▶ **SET PROBLEM 1**: In the craft fair forum thread, rewrite the paragraph that begins "Another good tip is bring a helper" as a short list that keeps its main points.
▶ **SET PROBLEM 2**: Carry the craft fair forum thread further, starting right after its last sentence.

▶ **TEXT EXTRACT**:
************

I have had people give me some good ideas and tried a few. Some worked and others didn't. Other ideas have spurred me onto another thought that actually turned out pretty good sales. You just never know what you are going to get.

I am so happy that people are different. gives me something to talk about.


----------



## Dabcan (Feb 1, 2011)

Another good tip is bring a helper. I usually go alone since my wife runs a bakery on her own so has to work weekends. I think it helps to have a second person, keeps you from getting worn out answering the same questions over and over again, plus I'm not the chattiest person, so having someone else who is a bit more outgoing would certainly help me.

On the same note, if you have a helper, you can take a walk around the fair while it's open and check out the other sellers, what their booths are like, how they interact with customers, etc. This past weekend I had a long chat with the woman beside me and got some great tips on which craft fairs in the area to apply to, and which to avoid


----------



## LepelstatCrafts (Jan 16, 2011)

What a great thread. I sell on Etsy and I've asked about this before with little really good advise for woodworkers. I agree that you need to be able to accept credit cards. Being 30, I know I don't carry cash with me much any more. Etsy just created an app to link your online shop with a "square" / "paypal" type reader. I've tested it and it works really well. All you need is a cell phone with a data connection and GPS enable to help prevent fraud. I think I might do my first REAL show this coming spring.

************

▶ **RAW DATA**:

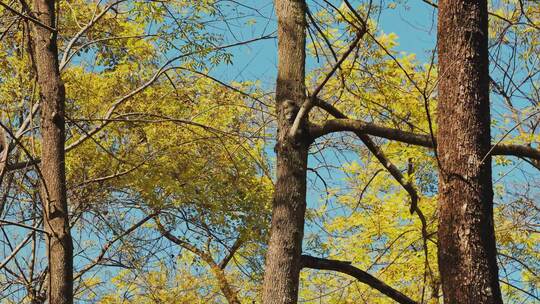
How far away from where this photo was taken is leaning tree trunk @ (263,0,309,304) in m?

************

▶ **REPLY 1**:
- Bring a helper.
- I usually go alone because my wife runs her own bakery and works weekends.
- A second person keeps you from wearing out by answering the same questions again and again.
- I'm not very chatty, so a more outgoing helper would help me.

▶ **REPLY 2**:
----------



## AlAmantea (Apr 22, 2014)

Ellen,
good luck at your show this weekend! Let us know how it goes, and if you use any of the suggestions given here.
Al


----------



## AlAmantea (Apr 22, 2014)

Mike, that sounds like a great idea. I know that square only charge 2.75% of the transaction with no other fees necessary for signup (I recently signed up there myself last week!). How much does Etsy take as their cut of the transaction when you use their site for payment? I have an Etsy account already, so the tracking and convenience factor would be great…
Al


----------



## ellen35 (Jan 1, 2009)

There is an old saying… "sell what you can see, don't see what you can sell".
That's the reason I like fairs and not Etsy. I think you get a bigger bang when someone can actually pick up and touch something. I know the internet is the new Black Friday but 1 day at a good fair can get some really good $$.
I use Square and love it. Everyone marvels at the wonders of modern technology… although many buyers have used it before.
All day fair this Saturday… we'll sell what the customer can see ;-)
Ellen


----------



## AlAmantea (Apr 22, 2014)

I agree with you 100%. I have had my shop on Etsy now for about 3 months, and really haven't sold much on it. It's a good thing it's only $0.20 to list an item, because if I had to pay more, I probably wouldn't do it. Etsy has changed quite a bit lately, and has opened up to more mass produced items instead of all handcrafted stuff. This kind of angers me, but I can see their need to survive.

Shows and flea markets/antique malls have always been the best avenues for our stuff, and will continue to be so for the future i think.

I think it's really difficult for buyers to understand the quality differences when all they do is look at a picture. When you put something in their hands that has a flawless finish, and perfect fit, it creates a desire in them to have it. You don't get that from a photo on the computer, it just looks like everything else…
Al


----------



## ellen35 (Jan 1, 2009)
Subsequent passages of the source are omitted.